The destination of the journey was fame. Not Fame, Texas or Fame, Arizona but F-A-M-E. At its peak when 20 million watched, The X Factor was the reason almost an entire generation of kids, when asked what they wanted to be when they grew up, answered: “Famous.”

The show’s genius was to recruit from the streets, which enhanced the feeling that the destination was within reach, with Cowell as the Pied Piper who couldn’t have been more conspicuous in high-waisted trousers if he’d worn the original’s half-red, half-yellow coat. Other programmes copied the model and the promotion of fame as a career choice. Meanwhile in space no one could hear Tim Peake scream: “Once upon a time, you all dreamed of becoming astronauts. What happened? …

What happened to The X Factor was as brutal as one of Cowell’s “It’s a no from me …. ” when he was at the height of his trousers and the height of his panto villainy. The clunky contrivedness of the show quickly became obvious. The future of television suddenly looked old-fashioned and unsophisticated. The “drama” of the contestants’ stories became repetitive, the judges spats tedious, the reboots more and more desperate. Ultimately, there was a rebellion against the musical landscape being drawn solely by one all-powerful man.

If you’re a teenager now you’ll be getting your music from YouTube, TikTok and Spotify. Same if you have aspirations to be heard; you don’t need Cowell. But maybe right at this moment you’re being inspired by Duncan Scott and his fellow Olympians.

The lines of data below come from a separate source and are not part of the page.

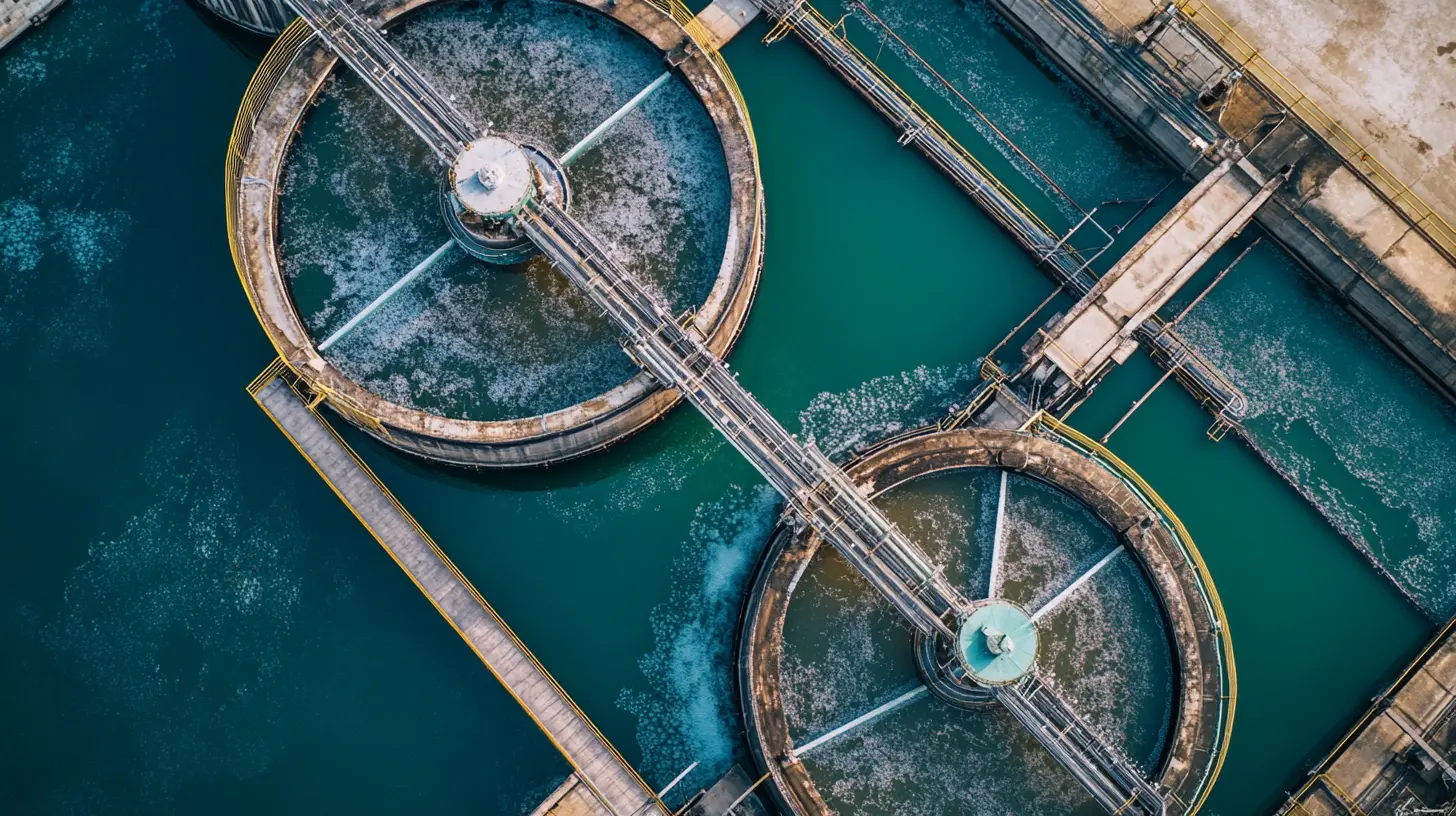Revolutionizing Industrial Efficiency: The Impact of Air Water Separator Filters on Energy Savings and Pollution Reduction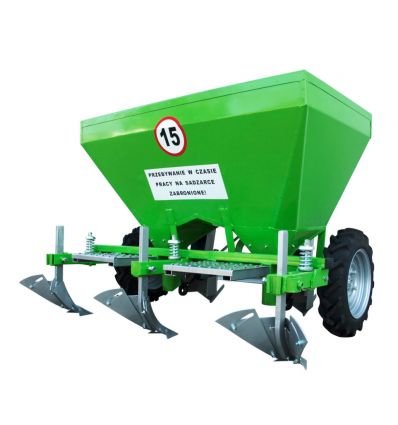 Planteuse pomme de terre 2 rangs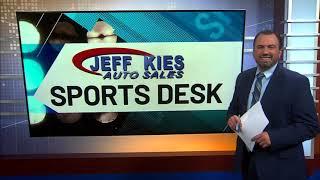 WBNG-12 News - 11:00pm Sportscast - Tuesday, December 17th, 2024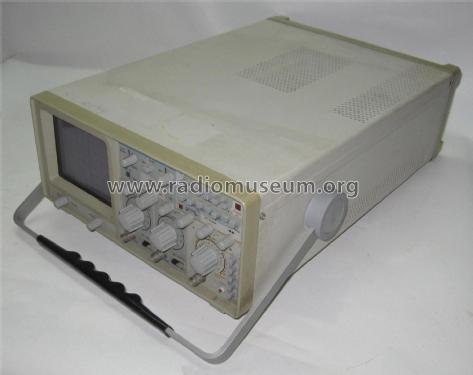 Digital Storage Oscilloscope 1421; Gould Advance Ltd.; (ID = 1953924) Equipment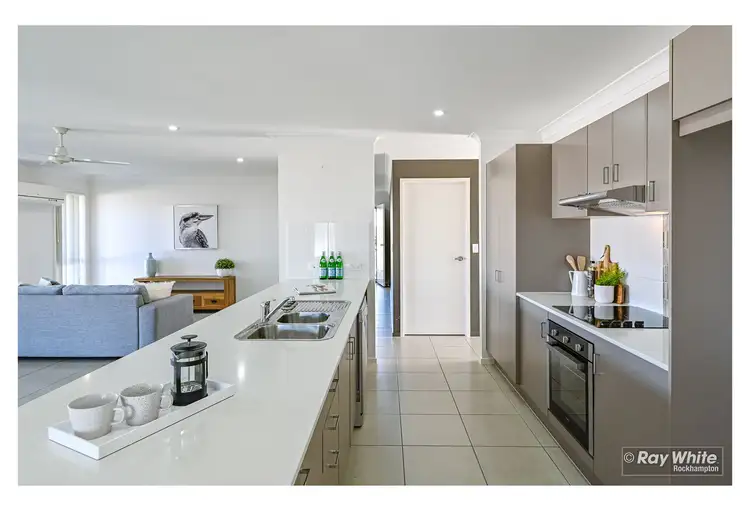 Third view of Homely house listing, 10 Belltrees Place, Gracemere QLD 4702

Every edition of the Games prompts a surge of interest and participation, at least in the sports which aren’t quite so superhuman, but doesn’t it seem greater this time round? Maybe Tokyo has captured the post-lockdown mood. Perhaps, too, with there being no crowds at the events and the athletes’ families having to cheer from home through the wee small hours - plus these Olympics putting dreams on hold for a year - the stories of commitment and devotion are resonating more.

In Max “Factor” Whitlock, in Tom Daley grabbing gold at last, in BMX ace Bethany Shriever crowdfunding her way to glory and in Scott pounding the training pool on cold, dark mornings, these are the real journeys.